La Ville de Gatineau a ouvert les portes de son usine de traitement des eaux usées de la rue Notre-Dame aux médias, mercredi, afin de lever le voile sur le chemin parcouru par l'eau souillée des résidents des secteurs Aylmer, Hull et Gatineau, mais aussi sur ce qu'il en advient une fois qu'elle est «nettoyée».

Bien qu'elle ait commencé dès 1992 à produire des granules fertilisantes avec une partie de ses boues septiques, la Ville a longtemps continué à envoyer des biosolides vers un site d'enfouissement.

De 2012 à 2015, l'enfouissement a été évité, mais un processus de compostage était nécessaire, de sorte que les biosolides devaient être envoyés à Lachute. La Ville a ensuite modifié ses documents d'appels d'offre afin de «forcer la valorisation», indique la directrice du service de l'environnement, Chantal Marcotte.

En se tournant cette année vers l'épandage directement dans les champs sans avoir à composter les matières issues du traitement de ses eaux usées, Gatineau a pu générer une économie annuelle d'environ 300 000$, a fait savoir Mme Marcotte.

«D'enfouir les boues et de les traiter comme une matière résiduelle, comme une ordure ménagère, c'était beaucoup plus cher, explique-t-elle. On parle de 80$ la tonne avant avec l'enfouissement, et aujourd'hui, pour envoyer les boues granulées au champ, c'est 19$ la tonne.»

Gatineau a donc de l'avance par rapport à bien d'autres municipalités québécoises, qui devront se plier à l'interdiction provinciale d'enfouir des matières organiques d'ici 2020.

La Ville a même baptisé son usine STARRE, pour «station de récupération des ressources en eau». «On ne veut plus être une usine où on produit un déchet ou une matière résiduelle, insiste Mme Marcotte. On veut être une usine qui génère des ressources.»

En plus de produire de l'engrais prisé des agriculteurs de la région - particulièrement dans le Pontiac, où les terres présentent une carence en phosphore -, l'usine de la rue Notre-Dame produit du méthane permettant son autonomie énergétique.
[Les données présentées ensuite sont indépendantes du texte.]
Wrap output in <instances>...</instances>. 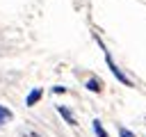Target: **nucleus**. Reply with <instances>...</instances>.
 <instances>
[{
	"label": "nucleus",
	"instance_id": "1",
	"mask_svg": "<svg viewBox=\"0 0 146 137\" xmlns=\"http://www.w3.org/2000/svg\"><path fill=\"white\" fill-rule=\"evenodd\" d=\"M105 62H107V66H110V71H112V75H114V78H116V80H119L121 84H125V87H132V82H130V78H128V75H125V73H123L121 68H119V64H116V62H114V59L110 57V53H105Z\"/></svg>",
	"mask_w": 146,
	"mask_h": 137
},
{
	"label": "nucleus",
	"instance_id": "2",
	"mask_svg": "<svg viewBox=\"0 0 146 137\" xmlns=\"http://www.w3.org/2000/svg\"><path fill=\"white\" fill-rule=\"evenodd\" d=\"M57 112H59V116H62L68 126H75V116H73V112H71L66 105H57Z\"/></svg>",
	"mask_w": 146,
	"mask_h": 137
},
{
	"label": "nucleus",
	"instance_id": "3",
	"mask_svg": "<svg viewBox=\"0 0 146 137\" xmlns=\"http://www.w3.org/2000/svg\"><path fill=\"white\" fill-rule=\"evenodd\" d=\"M41 96H43V91H41V89H32V91L27 94V98H25V105H27V107H32V105H36Z\"/></svg>",
	"mask_w": 146,
	"mask_h": 137
},
{
	"label": "nucleus",
	"instance_id": "4",
	"mask_svg": "<svg viewBox=\"0 0 146 137\" xmlns=\"http://www.w3.org/2000/svg\"><path fill=\"white\" fill-rule=\"evenodd\" d=\"M11 119H14L11 110H9V107H5V105H0V128H2L7 121H11Z\"/></svg>",
	"mask_w": 146,
	"mask_h": 137
},
{
	"label": "nucleus",
	"instance_id": "5",
	"mask_svg": "<svg viewBox=\"0 0 146 137\" xmlns=\"http://www.w3.org/2000/svg\"><path fill=\"white\" fill-rule=\"evenodd\" d=\"M91 128H94V132H96V137H110V135H107V130L103 128V123H100L98 119H94V121H91Z\"/></svg>",
	"mask_w": 146,
	"mask_h": 137
},
{
	"label": "nucleus",
	"instance_id": "6",
	"mask_svg": "<svg viewBox=\"0 0 146 137\" xmlns=\"http://www.w3.org/2000/svg\"><path fill=\"white\" fill-rule=\"evenodd\" d=\"M87 89L96 94V91H100V89H103V82H100V80H96V78H91V80H87Z\"/></svg>",
	"mask_w": 146,
	"mask_h": 137
},
{
	"label": "nucleus",
	"instance_id": "7",
	"mask_svg": "<svg viewBox=\"0 0 146 137\" xmlns=\"http://www.w3.org/2000/svg\"><path fill=\"white\" fill-rule=\"evenodd\" d=\"M119 135H121V137H135V132H130V130L123 128V126H119Z\"/></svg>",
	"mask_w": 146,
	"mask_h": 137
},
{
	"label": "nucleus",
	"instance_id": "8",
	"mask_svg": "<svg viewBox=\"0 0 146 137\" xmlns=\"http://www.w3.org/2000/svg\"><path fill=\"white\" fill-rule=\"evenodd\" d=\"M52 94H66V87H62V84H55V87H52Z\"/></svg>",
	"mask_w": 146,
	"mask_h": 137
}]
</instances>
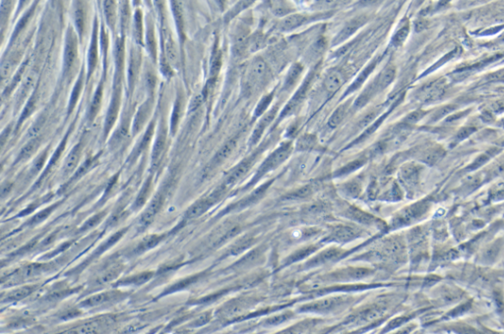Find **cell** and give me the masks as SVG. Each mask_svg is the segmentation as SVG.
Masks as SVG:
<instances>
[{"label": "cell", "instance_id": "ba28073f", "mask_svg": "<svg viewBox=\"0 0 504 334\" xmlns=\"http://www.w3.org/2000/svg\"><path fill=\"white\" fill-rule=\"evenodd\" d=\"M76 55H77L76 39L71 34L66 38V45H65V51H64V72L65 73H67L72 68L73 64L76 59Z\"/></svg>", "mask_w": 504, "mask_h": 334}, {"label": "cell", "instance_id": "1f68e13d", "mask_svg": "<svg viewBox=\"0 0 504 334\" xmlns=\"http://www.w3.org/2000/svg\"><path fill=\"white\" fill-rule=\"evenodd\" d=\"M272 99H273V95L271 94V95L266 96L265 98H263L260 101V103L258 104V106H257V108L255 110V116H259V115H261L264 112V111L268 108V106L270 105V103L272 102Z\"/></svg>", "mask_w": 504, "mask_h": 334}, {"label": "cell", "instance_id": "4dcf8cb0", "mask_svg": "<svg viewBox=\"0 0 504 334\" xmlns=\"http://www.w3.org/2000/svg\"><path fill=\"white\" fill-rule=\"evenodd\" d=\"M36 149V140H33V141H31L30 143H28V144H27V145H26V146L22 149L21 152H20V154H19L18 159L20 160V159H25V158L29 157V156H30V155H31V154L35 151V149Z\"/></svg>", "mask_w": 504, "mask_h": 334}, {"label": "cell", "instance_id": "d4e9b609", "mask_svg": "<svg viewBox=\"0 0 504 334\" xmlns=\"http://www.w3.org/2000/svg\"><path fill=\"white\" fill-rule=\"evenodd\" d=\"M221 66H222V52L220 50H217L215 51V53L212 57V61H211L210 74L212 77V80H215L217 75L221 69Z\"/></svg>", "mask_w": 504, "mask_h": 334}, {"label": "cell", "instance_id": "f35d334b", "mask_svg": "<svg viewBox=\"0 0 504 334\" xmlns=\"http://www.w3.org/2000/svg\"><path fill=\"white\" fill-rule=\"evenodd\" d=\"M180 102L178 101V102L176 103V107H175L174 113H173V118H172V130H173V132L176 130V127H177V124H178V121H179V117H180Z\"/></svg>", "mask_w": 504, "mask_h": 334}, {"label": "cell", "instance_id": "d6a6232c", "mask_svg": "<svg viewBox=\"0 0 504 334\" xmlns=\"http://www.w3.org/2000/svg\"><path fill=\"white\" fill-rule=\"evenodd\" d=\"M75 25H76L79 35L82 36L83 29H84V12L80 8H78L75 11Z\"/></svg>", "mask_w": 504, "mask_h": 334}, {"label": "cell", "instance_id": "3957f363", "mask_svg": "<svg viewBox=\"0 0 504 334\" xmlns=\"http://www.w3.org/2000/svg\"><path fill=\"white\" fill-rule=\"evenodd\" d=\"M313 75L314 73H311L309 74V76L305 79L303 85L298 89V91L296 92V94L293 96V98L289 101L287 107L284 109V111L282 112V118L285 117L286 115L289 114L290 112L293 111L295 110V108L303 101V99L305 98L306 96V93L308 91V88L312 82V79H313Z\"/></svg>", "mask_w": 504, "mask_h": 334}, {"label": "cell", "instance_id": "74e56055", "mask_svg": "<svg viewBox=\"0 0 504 334\" xmlns=\"http://www.w3.org/2000/svg\"><path fill=\"white\" fill-rule=\"evenodd\" d=\"M33 291V287H25V288H21L15 292H13L11 294V299L15 300V299H19V298L25 297L27 296L28 294H30L31 292Z\"/></svg>", "mask_w": 504, "mask_h": 334}, {"label": "cell", "instance_id": "ac0fdd59", "mask_svg": "<svg viewBox=\"0 0 504 334\" xmlns=\"http://www.w3.org/2000/svg\"><path fill=\"white\" fill-rule=\"evenodd\" d=\"M347 111H348V106L347 105H343V106H340L334 113L331 115L329 121H328V125L329 127L331 128H336L338 125L341 124V122L344 120V118L346 117V114H347Z\"/></svg>", "mask_w": 504, "mask_h": 334}, {"label": "cell", "instance_id": "83f0119b", "mask_svg": "<svg viewBox=\"0 0 504 334\" xmlns=\"http://www.w3.org/2000/svg\"><path fill=\"white\" fill-rule=\"evenodd\" d=\"M173 9H174V14L176 18V23L178 26V30L180 35L182 34V28H183V21H182V11L179 2H173Z\"/></svg>", "mask_w": 504, "mask_h": 334}, {"label": "cell", "instance_id": "44dd1931", "mask_svg": "<svg viewBox=\"0 0 504 334\" xmlns=\"http://www.w3.org/2000/svg\"><path fill=\"white\" fill-rule=\"evenodd\" d=\"M97 63V30L95 29L92 38V44L89 51V74L92 73Z\"/></svg>", "mask_w": 504, "mask_h": 334}, {"label": "cell", "instance_id": "9a60e30c", "mask_svg": "<svg viewBox=\"0 0 504 334\" xmlns=\"http://www.w3.org/2000/svg\"><path fill=\"white\" fill-rule=\"evenodd\" d=\"M165 38H166V53H167L168 61L172 65H177V63H178L177 47L175 45L173 38L171 37V34L167 31V29L165 32Z\"/></svg>", "mask_w": 504, "mask_h": 334}, {"label": "cell", "instance_id": "5bb4252c", "mask_svg": "<svg viewBox=\"0 0 504 334\" xmlns=\"http://www.w3.org/2000/svg\"><path fill=\"white\" fill-rule=\"evenodd\" d=\"M252 158H249L245 160L242 164H240L233 172L232 174L228 177L226 181V186L233 185L235 182H237L251 167L252 165Z\"/></svg>", "mask_w": 504, "mask_h": 334}, {"label": "cell", "instance_id": "7402d4cb", "mask_svg": "<svg viewBox=\"0 0 504 334\" xmlns=\"http://www.w3.org/2000/svg\"><path fill=\"white\" fill-rule=\"evenodd\" d=\"M102 99H103V88L102 86H100L95 94V97H94V100L92 102V105H91V108H90V111H89V115H90V118L93 119L97 112L99 111L100 107H101V104H102Z\"/></svg>", "mask_w": 504, "mask_h": 334}, {"label": "cell", "instance_id": "e0dca14e", "mask_svg": "<svg viewBox=\"0 0 504 334\" xmlns=\"http://www.w3.org/2000/svg\"><path fill=\"white\" fill-rule=\"evenodd\" d=\"M80 152H81V146L77 145L66 158V161L64 164V172L65 173H70L71 171L74 170V168L76 167V165L79 161Z\"/></svg>", "mask_w": 504, "mask_h": 334}, {"label": "cell", "instance_id": "30bf717a", "mask_svg": "<svg viewBox=\"0 0 504 334\" xmlns=\"http://www.w3.org/2000/svg\"><path fill=\"white\" fill-rule=\"evenodd\" d=\"M305 21H306V17L304 15L292 14L281 21V23L279 24V29L281 31H285V32L290 31V30H293V29L299 27L300 25H302Z\"/></svg>", "mask_w": 504, "mask_h": 334}, {"label": "cell", "instance_id": "7a4b0ae2", "mask_svg": "<svg viewBox=\"0 0 504 334\" xmlns=\"http://www.w3.org/2000/svg\"><path fill=\"white\" fill-rule=\"evenodd\" d=\"M250 32L246 27L240 28L234 37L233 53L236 58H242L250 48Z\"/></svg>", "mask_w": 504, "mask_h": 334}, {"label": "cell", "instance_id": "8fae6325", "mask_svg": "<svg viewBox=\"0 0 504 334\" xmlns=\"http://www.w3.org/2000/svg\"><path fill=\"white\" fill-rule=\"evenodd\" d=\"M166 142H167V132H166V129L162 127L160 130L157 142L155 144L154 150H153V164L154 165L159 164V162L162 158L163 152L166 148Z\"/></svg>", "mask_w": 504, "mask_h": 334}, {"label": "cell", "instance_id": "603a6c76", "mask_svg": "<svg viewBox=\"0 0 504 334\" xmlns=\"http://www.w3.org/2000/svg\"><path fill=\"white\" fill-rule=\"evenodd\" d=\"M148 112H149L148 104H145L144 106L139 110V111L137 112V115L135 117V121L133 124V131H135L136 133L139 132V130L143 126L145 120L147 118V115H148Z\"/></svg>", "mask_w": 504, "mask_h": 334}, {"label": "cell", "instance_id": "f1b7e54d", "mask_svg": "<svg viewBox=\"0 0 504 334\" xmlns=\"http://www.w3.org/2000/svg\"><path fill=\"white\" fill-rule=\"evenodd\" d=\"M263 43H264L263 34L257 33L253 37L250 38V49L252 51H255V50L261 48L262 45H263Z\"/></svg>", "mask_w": 504, "mask_h": 334}, {"label": "cell", "instance_id": "b9f144b4", "mask_svg": "<svg viewBox=\"0 0 504 334\" xmlns=\"http://www.w3.org/2000/svg\"><path fill=\"white\" fill-rule=\"evenodd\" d=\"M202 101H203L202 96H198V97L194 98V99H193V101L191 102L190 111H194V110H196L197 108H199V107L201 106V104H202Z\"/></svg>", "mask_w": 504, "mask_h": 334}, {"label": "cell", "instance_id": "5b68a950", "mask_svg": "<svg viewBox=\"0 0 504 334\" xmlns=\"http://www.w3.org/2000/svg\"><path fill=\"white\" fill-rule=\"evenodd\" d=\"M219 195H220V192H217L215 194H213L211 197L197 202L191 208H189V210L186 212L185 217L187 219L198 218L199 216H201L204 212H206L210 208V206L213 204V202L215 200H217Z\"/></svg>", "mask_w": 504, "mask_h": 334}, {"label": "cell", "instance_id": "4fadbf2b", "mask_svg": "<svg viewBox=\"0 0 504 334\" xmlns=\"http://www.w3.org/2000/svg\"><path fill=\"white\" fill-rule=\"evenodd\" d=\"M303 71V67L299 63H294L288 70L287 78L284 84V90H290L294 84L298 81L300 75Z\"/></svg>", "mask_w": 504, "mask_h": 334}, {"label": "cell", "instance_id": "277c9868", "mask_svg": "<svg viewBox=\"0 0 504 334\" xmlns=\"http://www.w3.org/2000/svg\"><path fill=\"white\" fill-rule=\"evenodd\" d=\"M163 201H164V196L163 194H159L155 197V199L152 201L151 205L149 206V208L145 211L143 216L141 217L140 219V222H139V225L140 227L144 228V227H147L150 223H152L155 219V217L157 216V214L160 212L161 208H162V205H163Z\"/></svg>", "mask_w": 504, "mask_h": 334}, {"label": "cell", "instance_id": "d590c367", "mask_svg": "<svg viewBox=\"0 0 504 334\" xmlns=\"http://www.w3.org/2000/svg\"><path fill=\"white\" fill-rule=\"evenodd\" d=\"M81 88H82V79H80V81L77 82L76 86L73 89L71 100H70V105H69L70 109L74 108V106H75V104L77 102V99L79 98V95H80V92H81Z\"/></svg>", "mask_w": 504, "mask_h": 334}, {"label": "cell", "instance_id": "7c38bea8", "mask_svg": "<svg viewBox=\"0 0 504 334\" xmlns=\"http://www.w3.org/2000/svg\"><path fill=\"white\" fill-rule=\"evenodd\" d=\"M118 111H119V96L117 93H115L112 97V101H111V104L109 106L108 114H107L106 126H105L106 133H108V131L110 130V128L112 127V125L114 124L116 117H117Z\"/></svg>", "mask_w": 504, "mask_h": 334}, {"label": "cell", "instance_id": "ab89813d", "mask_svg": "<svg viewBox=\"0 0 504 334\" xmlns=\"http://www.w3.org/2000/svg\"><path fill=\"white\" fill-rule=\"evenodd\" d=\"M288 7L285 4H277L274 8V13L276 15H284L288 12Z\"/></svg>", "mask_w": 504, "mask_h": 334}, {"label": "cell", "instance_id": "7bdbcfd3", "mask_svg": "<svg viewBox=\"0 0 504 334\" xmlns=\"http://www.w3.org/2000/svg\"><path fill=\"white\" fill-rule=\"evenodd\" d=\"M10 68H11V64L8 61L4 62L2 64V66H1V77H2V79H4L8 75L9 71H10Z\"/></svg>", "mask_w": 504, "mask_h": 334}, {"label": "cell", "instance_id": "2e32d148", "mask_svg": "<svg viewBox=\"0 0 504 334\" xmlns=\"http://www.w3.org/2000/svg\"><path fill=\"white\" fill-rule=\"evenodd\" d=\"M237 147V138H234L230 140L222 149L217 152L216 156L214 157L213 164H218L222 162L224 159H226Z\"/></svg>", "mask_w": 504, "mask_h": 334}, {"label": "cell", "instance_id": "cb8c5ba5", "mask_svg": "<svg viewBox=\"0 0 504 334\" xmlns=\"http://www.w3.org/2000/svg\"><path fill=\"white\" fill-rule=\"evenodd\" d=\"M134 19H135L134 20L135 38L138 42H140L142 40V36H143V23H142V14L139 10L136 11Z\"/></svg>", "mask_w": 504, "mask_h": 334}, {"label": "cell", "instance_id": "f546056e", "mask_svg": "<svg viewBox=\"0 0 504 334\" xmlns=\"http://www.w3.org/2000/svg\"><path fill=\"white\" fill-rule=\"evenodd\" d=\"M104 9H105V14H106L108 24L111 27H113V24H114V5H113V2H111V1H105Z\"/></svg>", "mask_w": 504, "mask_h": 334}, {"label": "cell", "instance_id": "9c48e42d", "mask_svg": "<svg viewBox=\"0 0 504 334\" xmlns=\"http://www.w3.org/2000/svg\"><path fill=\"white\" fill-rule=\"evenodd\" d=\"M345 83V78L338 70L330 71L324 80V87L327 92L333 94L336 93Z\"/></svg>", "mask_w": 504, "mask_h": 334}, {"label": "cell", "instance_id": "6da1fadb", "mask_svg": "<svg viewBox=\"0 0 504 334\" xmlns=\"http://www.w3.org/2000/svg\"><path fill=\"white\" fill-rule=\"evenodd\" d=\"M269 67L260 57L255 58L249 70L248 81L246 82V92L252 94L256 89L262 87L269 79Z\"/></svg>", "mask_w": 504, "mask_h": 334}, {"label": "cell", "instance_id": "ee69618b", "mask_svg": "<svg viewBox=\"0 0 504 334\" xmlns=\"http://www.w3.org/2000/svg\"><path fill=\"white\" fill-rule=\"evenodd\" d=\"M41 124H42L41 122H40V123H39V122L36 123V124H35V125H34L31 129H30V133H29V135H30V136H32V137L36 136V134H37V133L39 132V130H40Z\"/></svg>", "mask_w": 504, "mask_h": 334}, {"label": "cell", "instance_id": "8d00e7d4", "mask_svg": "<svg viewBox=\"0 0 504 334\" xmlns=\"http://www.w3.org/2000/svg\"><path fill=\"white\" fill-rule=\"evenodd\" d=\"M147 42H148V45H149V50L151 51L153 57H155V54H156V43H155V37H154V32H153L152 28L148 30Z\"/></svg>", "mask_w": 504, "mask_h": 334}, {"label": "cell", "instance_id": "ffe728a7", "mask_svg": "<svg viewBox=\"0 0 504 334\" xmlns=\"http://www.w3.org/2000/svg\"><path fill=\"white\" fill-rule=\"evenodd\" d=\"M120 265L118 264H111L109 267L106 268L98 277V281L100 283H105L111 281L113 278H115L119 272H120Z\"/></svg>", "mask_w": 504, "mask_h": 334}, {"label": "cell", "instance_id": "836d02e7", "mask_svg": "<svg viewBox=\"0 0 504 334\" xmlns=\"http://www.w3.org/2000/svg\"><path fill=\"white\" fill-rule=\"evenodd\" d=\"M161 239H162V237H160V236H152L151 238L145 240L143 243L140 244V246L138 247V250L140 252L141 251H145V250H148V249L154 247L156 244H158Z\"/></svg>", "mask_w": 504, "mask_h": 334}, {"label": "cell", "instance_id": "60d3db41", "mask_svg": "<svg viewBox=\"0 0 504 334\" xmlns=\"http://www.w3.org/2000/svg\"><path fill=\"white\" fill-rule=\"evenodd\" d=\"M313 141H314L313 137H311V136H305V137H302V139L299 142V145H302V147L305 149L307 147H310L312 145Z\"/></svg>", "mask_w": 504, "mask_h": 334}, {"label": "cell", "instance_id": "e575fe53", "mask_svg": "<svg viewBox=\"0 0 504 334\" xmlns=\"http://www.w3.org/2000/svg\"><path fill=\"white\" fill-rule=\"evenodd\" d=\"M408 33H409V28L408 27H403L401 30H399L397 32L396 35L393 37V44L394 45H400L404 40L405 38L408 36Z\"/></svg>", "mask_w": 504, "mask_h": 334}, {"label": "cell", "instance_id": "d6986e66", "mask_svg": "<svg viewBox=\"0 0 504 334\" xmlns=\"http://www.w3.org/2000/svg\"><path fill=\"white\" fill-rule=\"evenodd\" d=\"M377 62H378V59H375L374 61H372L370 64H368V66L359 75V77L356 79V81L354 82V84L349 88V91L348 93H351V92H355V90H357L360 85L362 83H364L365 79L369 76V74L372 72V70L375 68V66L377 65Z\"/></svg>", "mask_w": 504, "mask_h": 334}, {"label": "cell", "instance_id": "484cf974", "mask_svg": "<svg viewBox=\"0 0 504 334\" xmlns=\"http://www.w3.org/2000/svg\"><path fill=\"white\" fill-rule=\"evenodd\" d=\"M123 58H124V42L123 39H118L115 47V59L117 68L121 69L123 66Z\"/></svg>", "mask_w": 504, "mask_h": 334}, {"label": "cell", "instance_id": "52a82bcc", "mask_svg": "<svg viewBox=\"0 0 504 334\" xmlns=\"http://www.w3.org/2000/svg\"><path fill=\"white\" fill-rule=\"evenodd\" d=\"M366 22V18L365 17H358L356 19H353L352 21H350L345 27L344 29L339 33V35L337 36V37L334 39V43L337 44L343 40H345L346 38L352 36L358 29H360V27Z\"/></svg>", "mask_w": 504, "mask_h": 334}, {"label": "cell", "instance_id": "4316f807", "mask_svg": "<svg viewBox=\"0 0 504 334\" xmlns=\"http://www.w3.org/2000/svg\"><path fill=\"white\" fill-rule=\"evenodd\" d=\"M150 189H151V180L149 179L146 183H145L144 187L142 189V191L140 192L137 200H136V203H135V207L137 209H139L141 206L144 205L147 198H148V195H149V192H150Z\"/></svg>", "mask_w": 504, "mask_h": 334}, {"label": "cell", "instance_id": "8992f818", "mask_svg": "<svg viewBox=\"0 0 504 334\" xmlns=\"http://www.w3.org/2000/svg\"><path fill=\"white\" fill-rule=\"evenodd\" d=\"M277 111H278V108H274L273 110H271L270 111L267 112L263 117L262 119L259 121V123L257 124L255 130L253 131V134L252 136V143L254 144L256 143L260 137L262 136L263 132L265 131V129L271 124V122L274 120V118L276 117L277 115Z\"/></svg>", "mask_w": 504, "mask_h": 334}]
</instances>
Le gaz qui émane des boues est mis en réserve et est utilisé pour chauffer l'usine en hiver, mais aussi pour sécher les boues.

L'objectif ultime serait, pour la Ville, de transformer la totalité de ses boues usées en granules fertilisantes. Il en coûte moins cher que les boues septiques pour les acheminer aux terres agricoles, et elles sont préférées par les cultivateurs.

Comme d'importants travaux de modernisation sont en cours à l'usine pour les prochaines années, Chantal Marcotte estime que cet objectif ne sera pas atteint avant 2020. À l'heure actuelle, l'usine produit 2800 tonnes de granules par année, une quantité qui pourrait grimper à environ 5000 tonnes à terme.